For an evolving ISA like RISC-V, it is common that we will have support for new instructions or new ISA extensions to the backend. In this post, we explain the steps to add a new instruction to an existing backend. In this case, we use the riscv64 backend as an example, but the process is similar to other backends as well.

Table of contents generated with markdown-toc

1. Add constants (src/codegen/riscv64/constants-riscv64.h)

constants-riscv64.h defines constants that are related to instruction classes and encodings that are shared by the Assembler, Disasm, and Simulator. You will need to add new opcode to enum Opcode_t and other constants if it uses a new instruction format. Sometimes, a new instruction uses a new class of registers. Then one needs to add new register classes to register-riscv64.h.

2. Add to the assembler (src/codegen/riscv64/assembler-riscv64.h/cc)

Add a new Assembler API to assembler-riscv64.cc and assembler-riscv64.h as the generator for the new instruction. These Assembler APIs are typically named after the instruction name unless there is a naming conflict, such as and is named as and_.

// assembler-riscv64.h
void add(Register rd, Register rs1, Register rs2);

// assembler-riscv64.cc
void Assembler::add(Register rd, Register rs1, Register rs2) {
  GenInstrALU_rr(0b0000000, 0b000, rd, rs1, rs2);
}

If the instruction uses a new instruction format, one needs to add a new generator function for this new instruction format (e.g., GenInstrALU_rr).

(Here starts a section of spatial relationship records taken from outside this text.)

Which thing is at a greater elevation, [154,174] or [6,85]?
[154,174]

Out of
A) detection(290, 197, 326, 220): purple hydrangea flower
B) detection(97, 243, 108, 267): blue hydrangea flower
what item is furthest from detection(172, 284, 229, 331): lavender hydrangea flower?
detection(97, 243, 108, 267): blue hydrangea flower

3. Add to the simulator (src/codegen/riscv64/simulator-riscv64.h/cc)

Implement the behavior of the instruction in the simulator as shown blow:

void Simulator::DecodeRVRType() {
  switch (instr_.InstructionBits() & kRTypeMask) {
    case RO_ADD: {
      set_rd(sext_xlen(rs1() + rs2()));
      break;
    }

Note that constants like kRTypeMask is defined in constants-riscv64.h and is shared by both Assembler, Simulator, and Disasm.

4. Test the instruction

Once an instruction is added to the Assembler and the Simulator, it can be tested under the simulator build run. The new instruction needs to be added test/cctest/test-assembler-riscv64.cc

UTEST_R2_FORM_WITH_OP(add, int64_t, LARGE_INT_EXCEED_32_BIT, MIN_VAL_IMM12, +)

which is a macro that specifies two input operands to add and compare it against the expected result computing by + the two operands.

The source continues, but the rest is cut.